A derivative of Aramaic

Palmyrene is a dialect of Aramaic, the language of the Aramean nomads who spread throughout the Near East in the early 1st millennium. Aramaic became the official language of the region under the Persian Empire (6th-4th centuries), and then evolved into a series of distinct dialects. The best known are Nabataean, Syriac and Palmyrene. Palmyrene is written from right to left in a 22-letter alphabet.

Deciphering by Jean-Jacques Barthélemy

When Palmyra was rediscovered in the 17thcentury, the first travellers returned with fanciful copies of the inscriptions, arousing the curiosity of scholars. The first reliable copies were made in 1753, and a year later Jean-Jacques Barthélemy (1716-1795), a specialist in Oriental languages and numismatics, managed to decipher the writing.

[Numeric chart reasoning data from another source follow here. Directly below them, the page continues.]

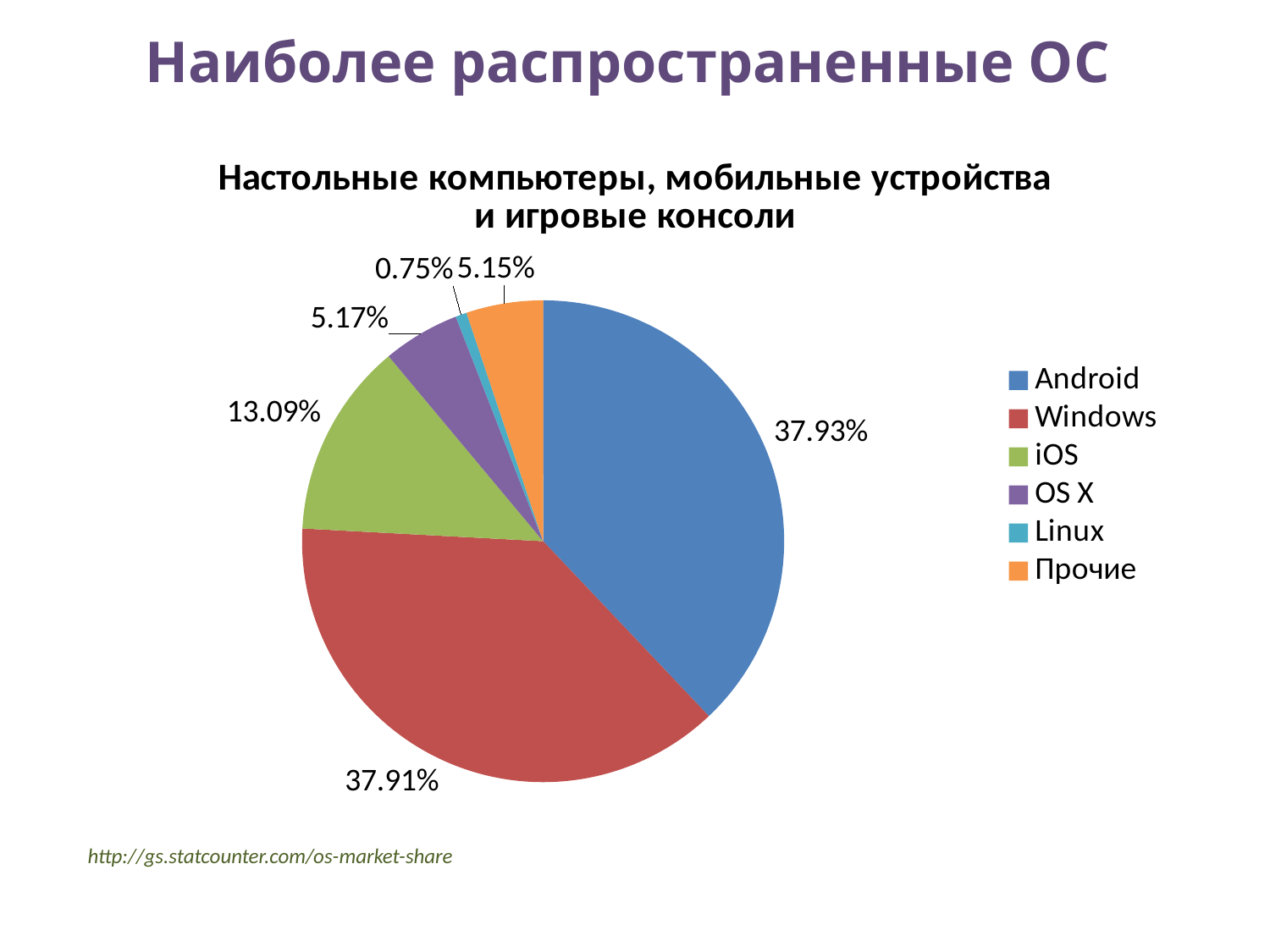
What is the value shown for Windows? 37.91% Which category is shown in green in the legend? iOS What percentage is shown for iOS? 13.09% What is the title of the chart? Настольные компьютеры, мобильные устройства и игровые консоли Which is larger, the slice for iOS or the slice for OS X? iOS What kind of chart is shown on the slide? Pie chart What share is shown for Прочие? 5.15% What is the difference in percentage points between iOS and OS X? 7.92 Which category has the smallest slice of the pie? Linux What share of the pie does Android have? 37.93% What is the value for Linux? 0.75% How many slices does the pie chart have? 6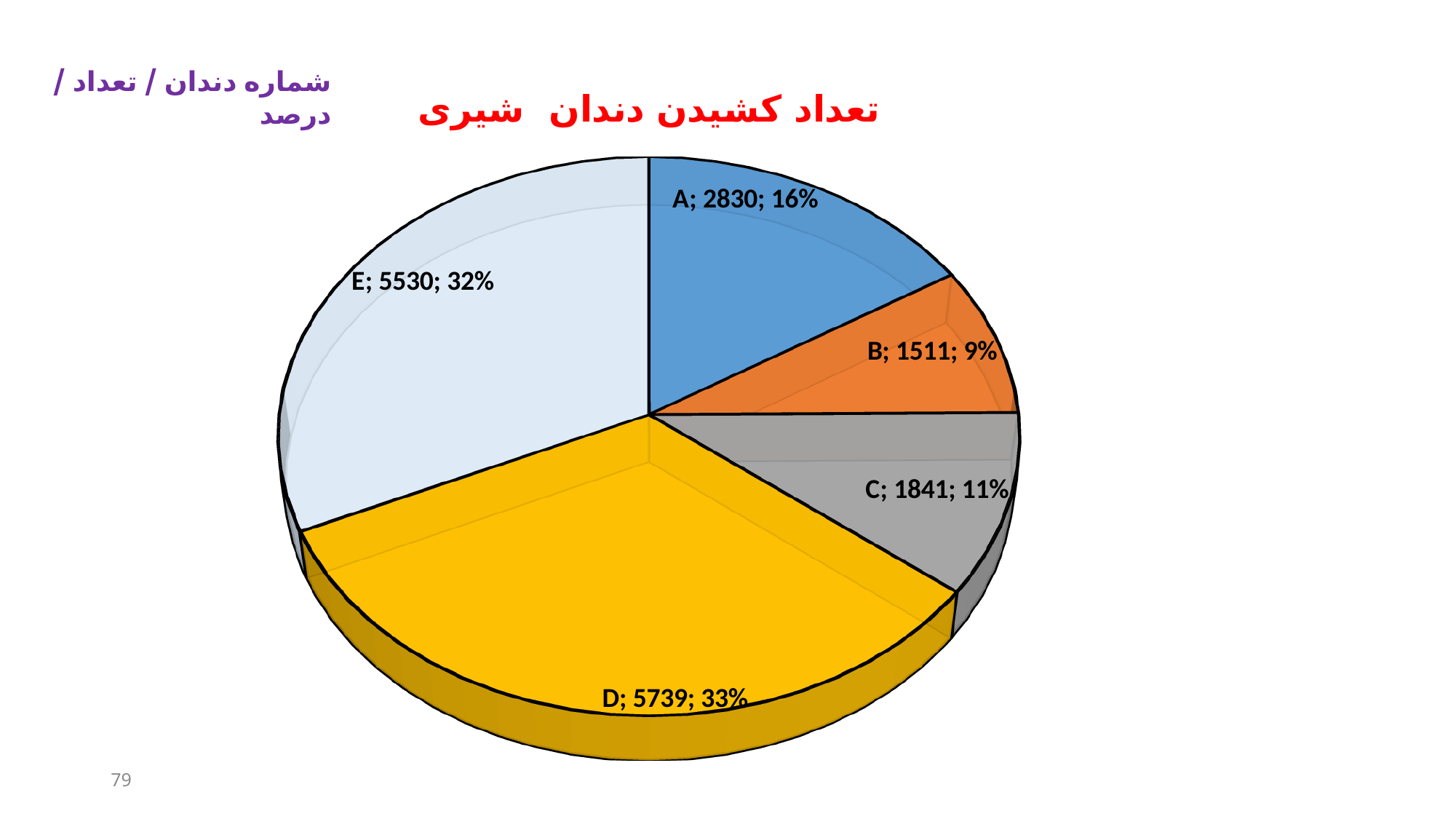
What is the value for slice A? 2830 What is the difference between the values of slice D and slice E? 209 Which is larger, the value for slice A or the value for slice C? A What kind of chart is shown on the slide? pie chart What is the value for slice C? 1841 What colour is slice D? yellow Which slice has the smallest value? B Which slice has the largest value? D What share of the pie does slice B represent? 9% How many slices does the pie chart have? 5 What is the value for slice E? 5530 What share of the pie does slice D represent? 33%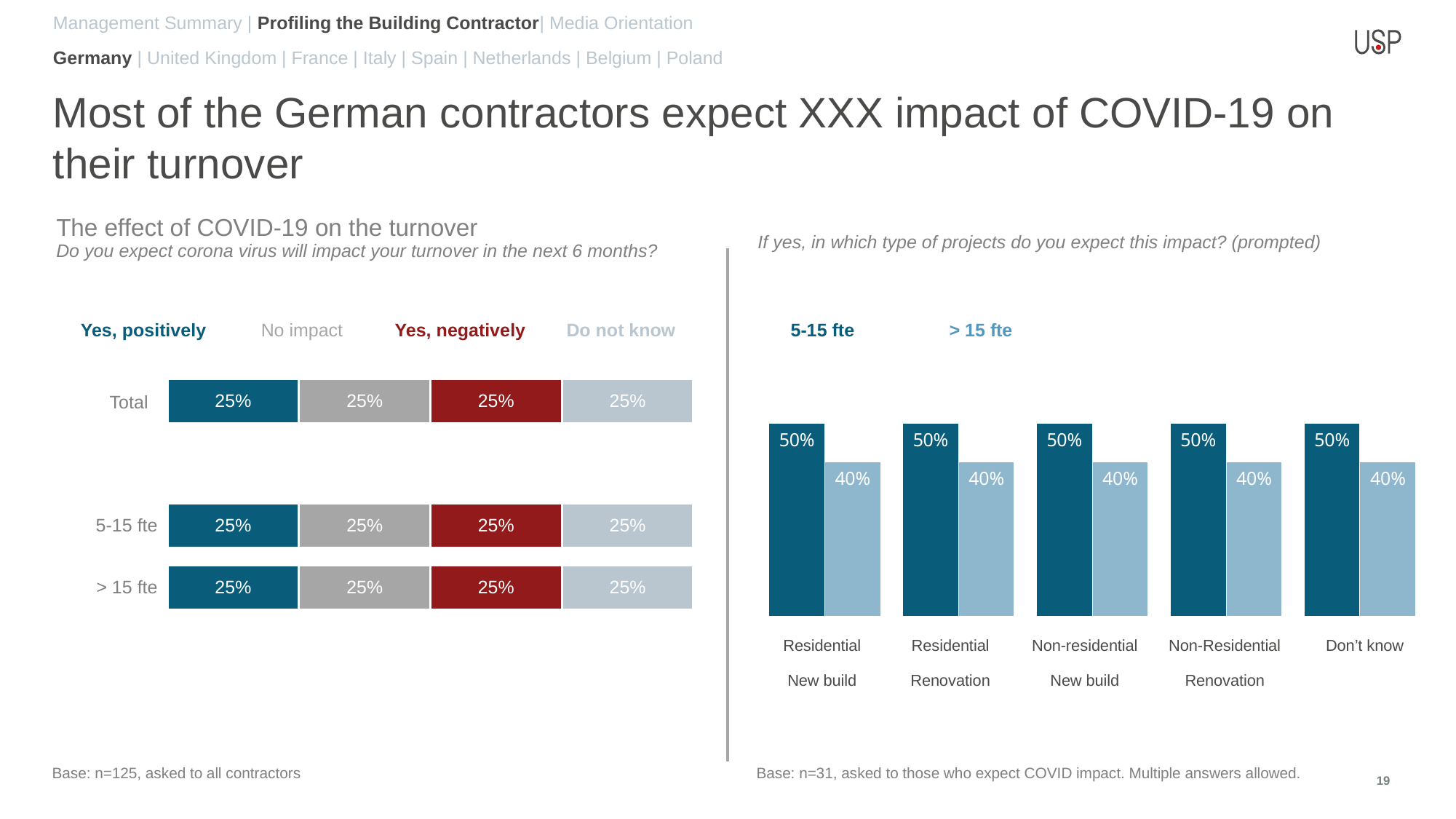
In the left chart, 'The effect of COVID-19 on the turnover', what is the 'Do not know' value for the > 15 fte row? 25% In the right chart, 'If yes, in which type of projects do you expect this impact?', what is the value for > 15 fte for Non-residential New build? 40% In the left chart, 'The effect of COVID-19 on the turnover', what percentage of the Total row answered 'Yes, negatively'? 25% In the right chart, 'If yes, in which type of projects do you expect this impact?', how many series does the legend list? 2 In the right chart, 'If yes, in which type of projects do you expect this impact?', what is the value for 5-15 fte for Residential Renovation? 50% In the right chart, 'If yes, in which type of projects do you expect this impact?', how many project categories are shown on the x axis? 5 In the right chart, 'If yes, in which type of projects do you expect this impact?', which is larger for Residential New build: 5-15 fte or > 15 fte? 5-15 fte In the left chart, 'The effect of COVID-19 on the turnover', what is the total of the stacked bar for the 5-15 fte row? 100% In the right chart, 'If yes, in which type of projects do you expect this impact?', what is the difference between the 5-15 fte and > 15 fte values for Don't know? 10% In the left chart, 'The effect of COVID-19 on the turnover', how many series does the legend list? 4 In the left chart, 'The effect of COVID-19 on the turnover', how many rows (categories) are plotted? 3 What kind of chart is the left chart, 'The effect of COVID-19 on the turnover'? Stacked bar chart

He did so using a bilingual inscription in Palmyrene and Greek. He started by identifying a proper name (Septimion Ouoroden) at the beginning of the Greek text, and correctly assumed the same name was written at the beginning of the Palmyrene text. He also assumed that Palmyrene must be a dialect of Aramaic, and especially Syriac. As such, all 22 letters represented consonants, as in Aramaic. Jean-François Champollion used the principles developed by Barthélemy to decipher the hieroglyphs of the Rosetta stone.